I successfully configured a development environment on Windows 10 by connecting to a remote Linux machine via SSH, using only Visual Studio Code for editing. This approach avoids WSL and eliminates concerns about VMs and Docker container management on Windows.

Infrastructure

  • 1GB RAM VPS from BuyVM ($3.5/month)
  • 20GB SSD storage with optional 1TB block storage add-on
  • Cloudflare subdomain setup for convenient access

Local Setup

  • Visual Studio Code with Remote SSH extension
  • SSH key authentication configured

Server Configuration

Standard hardening: created a non-root sudo user, installed zsh with oh-my-zsh, disabled root login and password authentication, and installed Docker.

Workflow Benefits

The setup provides a "local development" experience with remote execution. You can access the terminal within Code for git operations, Docker commands, and file editing via remote commands like code ~/.zshrc.

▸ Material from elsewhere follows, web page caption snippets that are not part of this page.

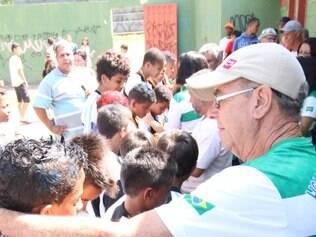 Presidente da LDB, Raimundo Nogueira, entrega medalhas a atletas do Independente, campeão mirim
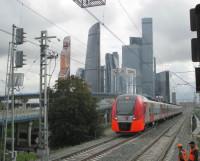 С платформы «Шелепиха» открывается вид на высотки Москва-Сити.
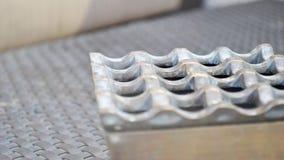 Primo piano del portacenere del metallo Immagine Stock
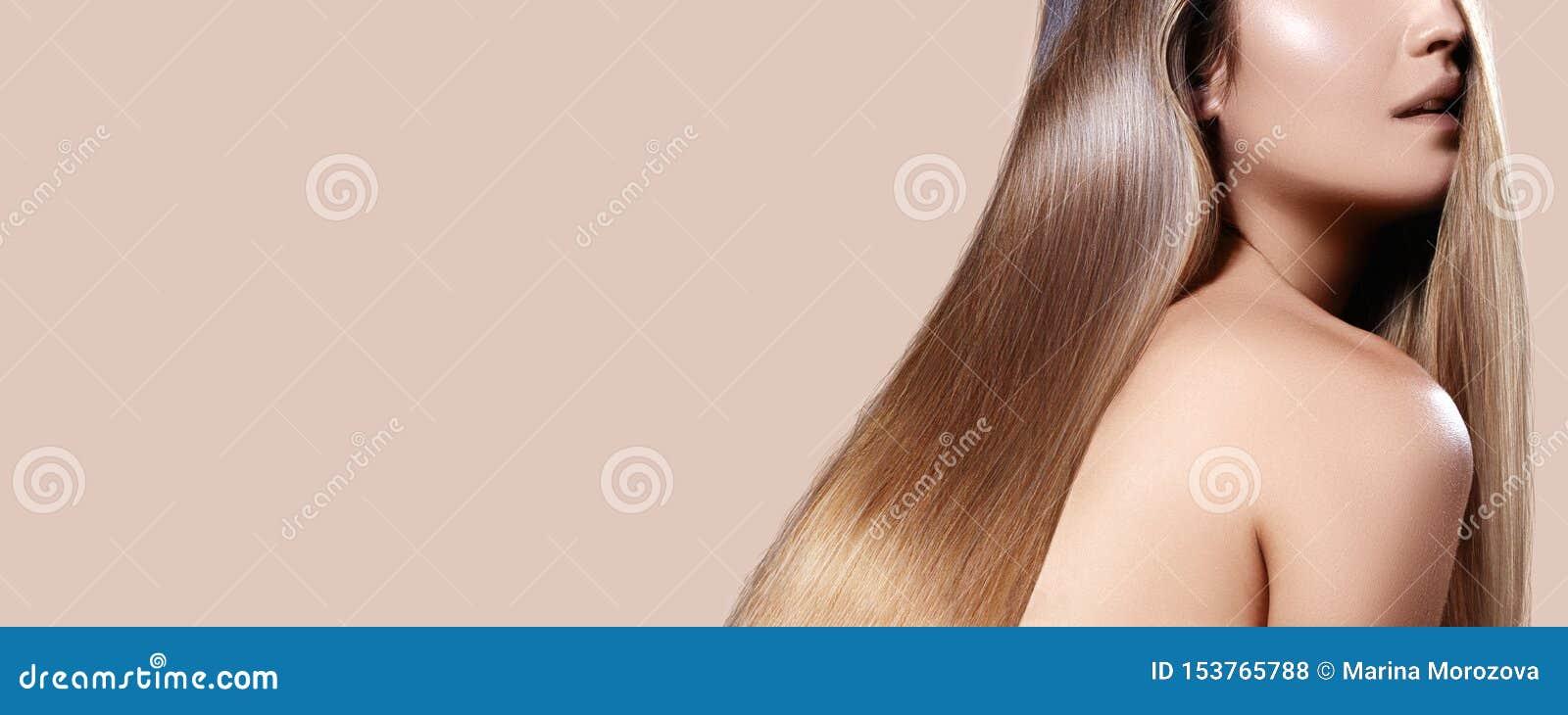 Mujer hermosa con el pelo brillante recto Morenita atractiva con el peinado liso, pelo largo sano hermoso con lustre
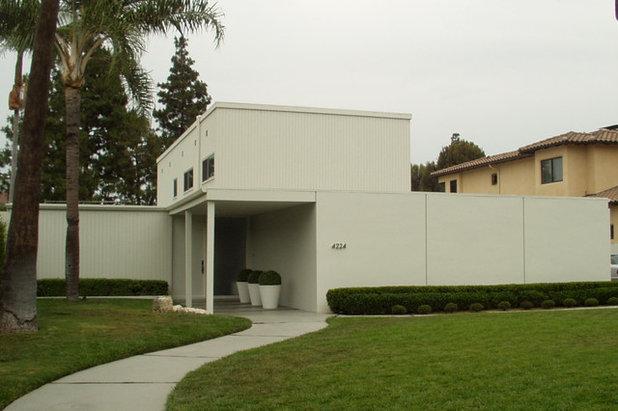 Modern Exterior by Steven Corley Randel, Architect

Windows SSH Agent Solution

Initial challenge: Windows lacked a keychain agent. Resolution required running PowerShell commands to enable the SSH agent service automatically, eliminating repeated passphrase prompts.

For equivalent functionality within the remote VM, I recommend installing the keychain Apt package.

Current Use Case

I develop moon-http (a Lua/MoonScript project) on the gaming desktop while runtime environments exist entirely on the remote VPS. For file sharing, I also set up a free personal file host using IBM Cloud Object Storage with a command-line workflow.